Brook Park Community Garden refuses to sign new NYC Parks license

Posted: Updated:
MOTT HAVEN -

Community gardens across New York City operate with a GreenThumb license from the Parks Department that is renewed every four years.

About 75 community gardens have refused to sign the new license due to liability concerns, and Brook Park Community Garden in Mott Haven is one of them.

The Sept. 20 deadline to sign the new license has come and gone, and president of the New York City Community Garden Coalition and Brook Park Community Garden member Raymond Figueroa Jr. says he has no intention of signing it or seeing the garden gates close.

"The city can't have it both ways. They're the owner, but when it comes to liability issues they do not take responsibility," says Figueroa Jr.

Figueroa says his main issues are that all risk is to be assumed by the garden, not the city. That the license can be terminated at will and that the garden must maintain the sidewalks surrounding it.

While he's working to meet the city halfway, he says most of all he wants people to know how essential the garden is to the community.

"This was a drug highway, this was a shortcut to get away from the police," says Figueroa Jr.

Now, it provides a much different type of road.

"We're developing a relationship with Mother Earth as much as we're developing a relationship with each other as neighbors," say Figueroa Jr.
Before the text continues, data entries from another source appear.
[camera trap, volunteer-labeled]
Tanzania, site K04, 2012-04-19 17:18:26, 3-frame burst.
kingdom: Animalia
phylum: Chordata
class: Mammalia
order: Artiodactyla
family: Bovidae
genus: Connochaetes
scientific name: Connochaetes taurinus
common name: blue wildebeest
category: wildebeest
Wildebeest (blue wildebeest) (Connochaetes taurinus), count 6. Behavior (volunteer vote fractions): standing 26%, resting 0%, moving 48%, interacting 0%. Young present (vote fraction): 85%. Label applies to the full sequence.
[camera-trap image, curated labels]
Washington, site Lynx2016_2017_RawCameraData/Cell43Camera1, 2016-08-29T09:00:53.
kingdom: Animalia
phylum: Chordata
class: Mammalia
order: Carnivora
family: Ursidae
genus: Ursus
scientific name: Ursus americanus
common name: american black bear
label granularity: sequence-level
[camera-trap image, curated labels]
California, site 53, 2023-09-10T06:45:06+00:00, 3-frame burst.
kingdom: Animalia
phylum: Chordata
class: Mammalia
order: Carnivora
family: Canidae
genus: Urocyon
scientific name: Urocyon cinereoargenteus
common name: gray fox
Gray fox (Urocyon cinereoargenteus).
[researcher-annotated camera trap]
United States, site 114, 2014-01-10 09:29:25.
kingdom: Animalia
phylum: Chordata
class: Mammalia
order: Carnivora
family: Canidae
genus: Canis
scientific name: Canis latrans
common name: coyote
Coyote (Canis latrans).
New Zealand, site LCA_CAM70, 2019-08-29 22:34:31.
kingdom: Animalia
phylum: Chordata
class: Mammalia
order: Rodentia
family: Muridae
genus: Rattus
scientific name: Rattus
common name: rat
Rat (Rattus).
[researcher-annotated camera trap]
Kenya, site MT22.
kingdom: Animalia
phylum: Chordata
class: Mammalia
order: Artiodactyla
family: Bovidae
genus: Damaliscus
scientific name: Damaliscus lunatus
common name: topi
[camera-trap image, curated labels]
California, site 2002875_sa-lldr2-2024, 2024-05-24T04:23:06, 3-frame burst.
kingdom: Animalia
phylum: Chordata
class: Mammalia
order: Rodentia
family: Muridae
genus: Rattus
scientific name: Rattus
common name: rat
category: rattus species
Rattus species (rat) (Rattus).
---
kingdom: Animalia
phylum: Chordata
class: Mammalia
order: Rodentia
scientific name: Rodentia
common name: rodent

The garden hosts environmental education workshops, works with the developmentally disabled, hosts community meetings and more.

"We also have an alternative to incarceration programs. Those young people involved in that initiative harvest to a local food pantry," says Figueroa Jr.

The Brook Community Garden not only serves the direct community where they come to gather, grow and learn, but it also serves a restaurant on the block.

"We have two beds there, so we grow when it's in season, our chili peppers, garlic, cilantro," says Marcus Saavedra, La Morada manager.

Saavedra uses the fresh vegetables in his restaurant.

"It's a source of pride, but it's also very healthy and necessary, especially with food scarcity," says Saavedra.

Aside from harvesting, he believes the space is essential.

"I think it's vital, it's such a community center, it's such an open space for folks, a safe space," says Saavedra.

The Parks Department told News 12 in a statement, “NYC Parks has no plans at this point to lock out gardeners. We prepared the updated GreenThumb license in close conversation with our network of thousands of community gardeners, with few changes to the previous agreement."